(Stored items)
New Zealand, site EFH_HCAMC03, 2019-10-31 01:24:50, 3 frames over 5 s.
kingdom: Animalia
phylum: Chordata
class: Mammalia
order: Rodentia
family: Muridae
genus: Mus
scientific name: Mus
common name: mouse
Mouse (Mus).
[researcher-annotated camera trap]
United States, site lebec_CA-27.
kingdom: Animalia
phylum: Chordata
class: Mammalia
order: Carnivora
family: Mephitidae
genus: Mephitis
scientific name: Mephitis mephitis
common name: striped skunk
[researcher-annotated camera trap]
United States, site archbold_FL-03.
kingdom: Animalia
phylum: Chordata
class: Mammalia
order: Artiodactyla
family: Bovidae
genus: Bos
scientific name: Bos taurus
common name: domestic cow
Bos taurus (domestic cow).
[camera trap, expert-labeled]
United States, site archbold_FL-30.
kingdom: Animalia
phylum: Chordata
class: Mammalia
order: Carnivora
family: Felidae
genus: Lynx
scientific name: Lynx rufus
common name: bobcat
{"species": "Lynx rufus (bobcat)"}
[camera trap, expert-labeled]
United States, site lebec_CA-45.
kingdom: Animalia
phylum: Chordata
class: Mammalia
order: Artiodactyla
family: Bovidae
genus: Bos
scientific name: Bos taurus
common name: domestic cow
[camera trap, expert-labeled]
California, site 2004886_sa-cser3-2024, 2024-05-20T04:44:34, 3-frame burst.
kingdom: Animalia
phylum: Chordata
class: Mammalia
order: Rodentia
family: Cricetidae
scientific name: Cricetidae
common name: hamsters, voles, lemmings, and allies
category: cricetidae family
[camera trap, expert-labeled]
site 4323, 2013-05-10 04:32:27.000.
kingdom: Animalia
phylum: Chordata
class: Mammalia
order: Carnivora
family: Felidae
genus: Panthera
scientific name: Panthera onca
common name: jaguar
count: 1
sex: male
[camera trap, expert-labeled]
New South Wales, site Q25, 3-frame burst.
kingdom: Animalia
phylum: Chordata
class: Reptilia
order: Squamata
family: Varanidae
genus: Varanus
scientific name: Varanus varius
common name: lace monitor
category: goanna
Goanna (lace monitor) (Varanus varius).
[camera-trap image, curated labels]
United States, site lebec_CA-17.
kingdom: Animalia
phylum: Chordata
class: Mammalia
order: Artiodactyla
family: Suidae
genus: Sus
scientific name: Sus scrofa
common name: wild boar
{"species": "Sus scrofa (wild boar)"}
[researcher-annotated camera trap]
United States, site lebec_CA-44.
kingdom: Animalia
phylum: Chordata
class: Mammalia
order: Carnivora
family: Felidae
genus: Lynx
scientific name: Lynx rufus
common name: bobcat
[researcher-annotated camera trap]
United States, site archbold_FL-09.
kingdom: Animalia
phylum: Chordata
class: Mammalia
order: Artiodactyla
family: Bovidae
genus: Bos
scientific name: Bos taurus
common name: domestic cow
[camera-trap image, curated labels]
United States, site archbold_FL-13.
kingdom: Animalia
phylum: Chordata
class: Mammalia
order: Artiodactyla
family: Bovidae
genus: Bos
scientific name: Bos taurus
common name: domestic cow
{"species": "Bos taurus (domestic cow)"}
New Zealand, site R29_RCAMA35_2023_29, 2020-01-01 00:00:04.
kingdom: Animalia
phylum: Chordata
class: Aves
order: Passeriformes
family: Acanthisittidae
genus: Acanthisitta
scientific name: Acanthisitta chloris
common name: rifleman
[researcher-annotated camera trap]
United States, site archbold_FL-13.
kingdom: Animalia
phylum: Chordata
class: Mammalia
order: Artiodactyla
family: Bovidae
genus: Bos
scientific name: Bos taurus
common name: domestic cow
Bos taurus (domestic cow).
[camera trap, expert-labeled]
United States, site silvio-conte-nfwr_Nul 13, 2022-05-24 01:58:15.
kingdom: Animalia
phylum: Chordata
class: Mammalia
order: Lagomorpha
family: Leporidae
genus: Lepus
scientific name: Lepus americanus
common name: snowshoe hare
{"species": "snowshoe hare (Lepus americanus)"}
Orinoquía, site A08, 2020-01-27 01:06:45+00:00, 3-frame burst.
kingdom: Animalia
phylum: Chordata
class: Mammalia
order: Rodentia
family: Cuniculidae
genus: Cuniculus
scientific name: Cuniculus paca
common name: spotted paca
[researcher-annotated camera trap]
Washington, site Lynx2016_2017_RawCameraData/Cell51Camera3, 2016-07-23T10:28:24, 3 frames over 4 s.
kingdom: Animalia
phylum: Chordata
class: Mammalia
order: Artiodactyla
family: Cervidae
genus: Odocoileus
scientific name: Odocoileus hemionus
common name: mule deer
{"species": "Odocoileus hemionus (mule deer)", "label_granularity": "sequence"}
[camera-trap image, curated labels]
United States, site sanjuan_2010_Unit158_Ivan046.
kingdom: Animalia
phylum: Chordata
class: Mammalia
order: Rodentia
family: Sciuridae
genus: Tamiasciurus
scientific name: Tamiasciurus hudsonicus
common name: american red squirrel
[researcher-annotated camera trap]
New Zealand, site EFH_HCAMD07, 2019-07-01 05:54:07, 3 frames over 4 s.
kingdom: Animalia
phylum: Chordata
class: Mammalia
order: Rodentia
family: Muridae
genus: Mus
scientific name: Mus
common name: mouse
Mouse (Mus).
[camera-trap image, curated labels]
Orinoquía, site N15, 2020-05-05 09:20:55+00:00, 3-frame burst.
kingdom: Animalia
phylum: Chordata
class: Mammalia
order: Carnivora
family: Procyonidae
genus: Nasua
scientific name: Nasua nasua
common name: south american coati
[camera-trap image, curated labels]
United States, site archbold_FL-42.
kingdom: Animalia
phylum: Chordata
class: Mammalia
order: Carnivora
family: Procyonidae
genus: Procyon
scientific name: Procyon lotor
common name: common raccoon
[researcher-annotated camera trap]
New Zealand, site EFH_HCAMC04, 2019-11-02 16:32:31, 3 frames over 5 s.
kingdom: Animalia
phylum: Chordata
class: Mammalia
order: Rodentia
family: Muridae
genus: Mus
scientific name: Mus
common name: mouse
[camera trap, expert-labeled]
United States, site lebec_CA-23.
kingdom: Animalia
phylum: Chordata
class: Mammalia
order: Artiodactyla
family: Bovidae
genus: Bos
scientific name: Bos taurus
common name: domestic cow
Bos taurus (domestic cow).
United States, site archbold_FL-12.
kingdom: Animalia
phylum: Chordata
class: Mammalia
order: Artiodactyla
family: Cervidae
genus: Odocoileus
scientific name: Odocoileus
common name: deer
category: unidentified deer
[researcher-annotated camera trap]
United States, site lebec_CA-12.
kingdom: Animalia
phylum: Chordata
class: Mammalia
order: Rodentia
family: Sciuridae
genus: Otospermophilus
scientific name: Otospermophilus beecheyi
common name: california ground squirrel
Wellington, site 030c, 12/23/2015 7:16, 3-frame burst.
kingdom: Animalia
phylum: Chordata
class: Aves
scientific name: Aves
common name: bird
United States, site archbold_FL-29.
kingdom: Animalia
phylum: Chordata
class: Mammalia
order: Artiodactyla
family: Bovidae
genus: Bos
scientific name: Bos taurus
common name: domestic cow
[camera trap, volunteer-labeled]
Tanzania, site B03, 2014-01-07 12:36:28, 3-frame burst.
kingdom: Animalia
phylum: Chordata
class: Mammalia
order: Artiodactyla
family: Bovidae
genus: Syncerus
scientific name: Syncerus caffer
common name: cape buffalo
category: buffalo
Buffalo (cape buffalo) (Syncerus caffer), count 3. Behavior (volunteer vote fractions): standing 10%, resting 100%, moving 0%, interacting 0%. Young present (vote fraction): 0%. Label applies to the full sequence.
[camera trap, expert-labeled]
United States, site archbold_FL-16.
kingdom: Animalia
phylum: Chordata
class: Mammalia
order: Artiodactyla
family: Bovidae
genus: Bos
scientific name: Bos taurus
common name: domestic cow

- About this task
Wherever the string "frames" appears in a line of the records, copy that line.

- Your solution
New Zealand, site EFH_HCAMC03, 2019-10-31 01:24:50, 3 frames over 5 s.
Washington, site Lynx2016_2017_RawCameraData/Cell51Camera3, 2016-07-23T10:28:24, 3 frames over 4 s.
New Zealand, site EFH_HCAMD07, 2019-07-01 05:54:07, 3 frames over 4 s.
New Zealand, site EFH_HCAMC04, 2019-11-02 16:32:31, 3 frames over 5 s.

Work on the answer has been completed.